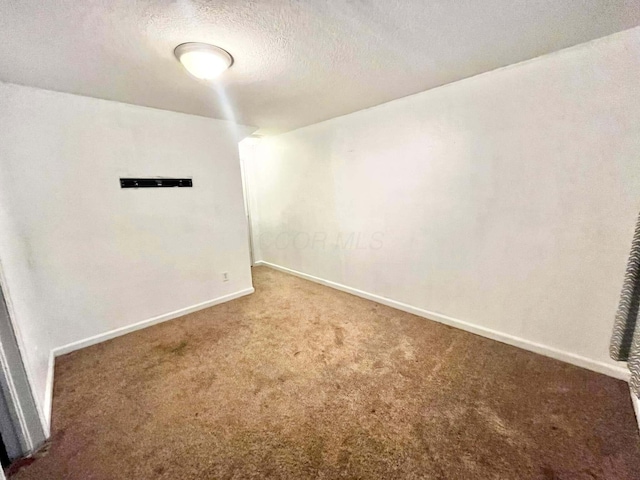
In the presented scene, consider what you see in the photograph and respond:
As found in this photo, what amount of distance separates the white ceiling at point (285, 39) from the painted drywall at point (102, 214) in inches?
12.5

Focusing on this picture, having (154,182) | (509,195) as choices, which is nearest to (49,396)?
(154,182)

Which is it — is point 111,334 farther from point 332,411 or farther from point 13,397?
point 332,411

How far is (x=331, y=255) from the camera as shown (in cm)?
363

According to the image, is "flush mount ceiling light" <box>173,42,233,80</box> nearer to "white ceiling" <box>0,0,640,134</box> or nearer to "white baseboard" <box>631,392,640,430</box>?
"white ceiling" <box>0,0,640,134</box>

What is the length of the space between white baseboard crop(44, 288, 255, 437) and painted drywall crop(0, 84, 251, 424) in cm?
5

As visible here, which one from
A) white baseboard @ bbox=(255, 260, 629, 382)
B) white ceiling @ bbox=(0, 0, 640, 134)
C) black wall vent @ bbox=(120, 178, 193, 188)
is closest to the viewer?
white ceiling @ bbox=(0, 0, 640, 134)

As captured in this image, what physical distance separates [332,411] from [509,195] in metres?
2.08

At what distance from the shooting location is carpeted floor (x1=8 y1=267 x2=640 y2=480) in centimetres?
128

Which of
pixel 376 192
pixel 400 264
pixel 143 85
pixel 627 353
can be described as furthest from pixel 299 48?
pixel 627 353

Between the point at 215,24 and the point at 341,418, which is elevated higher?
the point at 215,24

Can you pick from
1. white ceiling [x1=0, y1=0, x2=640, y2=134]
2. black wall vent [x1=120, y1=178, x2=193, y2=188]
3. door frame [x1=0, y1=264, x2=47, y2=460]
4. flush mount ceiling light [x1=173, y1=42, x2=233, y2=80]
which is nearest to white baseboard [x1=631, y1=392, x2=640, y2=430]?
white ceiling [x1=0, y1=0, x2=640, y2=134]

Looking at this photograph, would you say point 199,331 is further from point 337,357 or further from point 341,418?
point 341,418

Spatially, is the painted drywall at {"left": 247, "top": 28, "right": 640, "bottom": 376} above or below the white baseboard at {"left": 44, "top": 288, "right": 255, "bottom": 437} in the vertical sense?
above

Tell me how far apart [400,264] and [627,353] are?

**What is expected**
Return the lines of the material verbatim, starting with the line that contains "Focusing on this" and going on through the final line of the material, with both of those lines included.

**Reply**
Focusing on this picture, having (154,182) | (509,195) as choices, which is nearest to (49,396)?
(154,182)

Which is it — is point 111,334 farther from point 332,411 or farther from point 13,397?
point 332,411

How far is (x=331, y=255) from the camera as shown (in cm)?
363

According to the image, is "flush mount ceiling light" <box>173,42,233,80</box> nearer to "white ceiling" <box>0,0,640,134</box> or nearer to "white baseboard" <box>631,392,640,430</box>?
"white ceiling" <box>0,0,640,134</box>

What is the length of the space between white baseboard crop(44, 288, 255, 437) and painted drywall crop(0, 84, 251, 424) in cm?
5

As visible here, which one from
A) white baseboard @ bbox=(255, 260, 629, 382)
B) white ceiling @ bbox=(0, 0, 640, 134)
C) black wall vent @ bbox=(120, 178, 193, 188)
is closest to the viewer?
white ceiling @ bbox=(0, 0, 640, 134)

As captured in this image, what physical distance separates [332,411] from [509,195] in metres?
2.08

At what distance from the shooting location is carpeted floor (x1=8 y1=267 x2=640 y2=480) in centimetres?
128

Which of
pixel 376 192
pixel 400 264
pixel 143 85
pixel 627 353
can be described as furthest from pixel 299 48?
pixel 627 353

Between the point at 215,24 and the point at 341,418, which is elevated higher?
the point at 215,24

Can you pick from
1. white ceiling [x1=0, y1=0, x2=640, y2=134]
2. black wall vent [x1=120, y1=178, x2=193, y2=188]
3. door frame [x1=0, y1=264, x2=47, y2=460]
4. flush mount ceiling light [x1=173, y1=42, x2=233, y2=80]
which is nearest to white baseboard [x1=631, y1=392, x2=640, y2=430]?
white ceiling [x1=0, y1=0, x2=640, y2=134]

Looking at this photograph, would you say point 199,331 is further from point 337,357 or further from point 341,418?
point 341,418

Spatially, is the painted drywall at {"left": 247, "top": 28, "right": 640, "bottom": 376} above or below the white baseboard at {"left": 44, "top": 288, "right": 255, "bottom": 437} in the vertical sense?
above

Tell me how far apart [400,264] and [627,353] are?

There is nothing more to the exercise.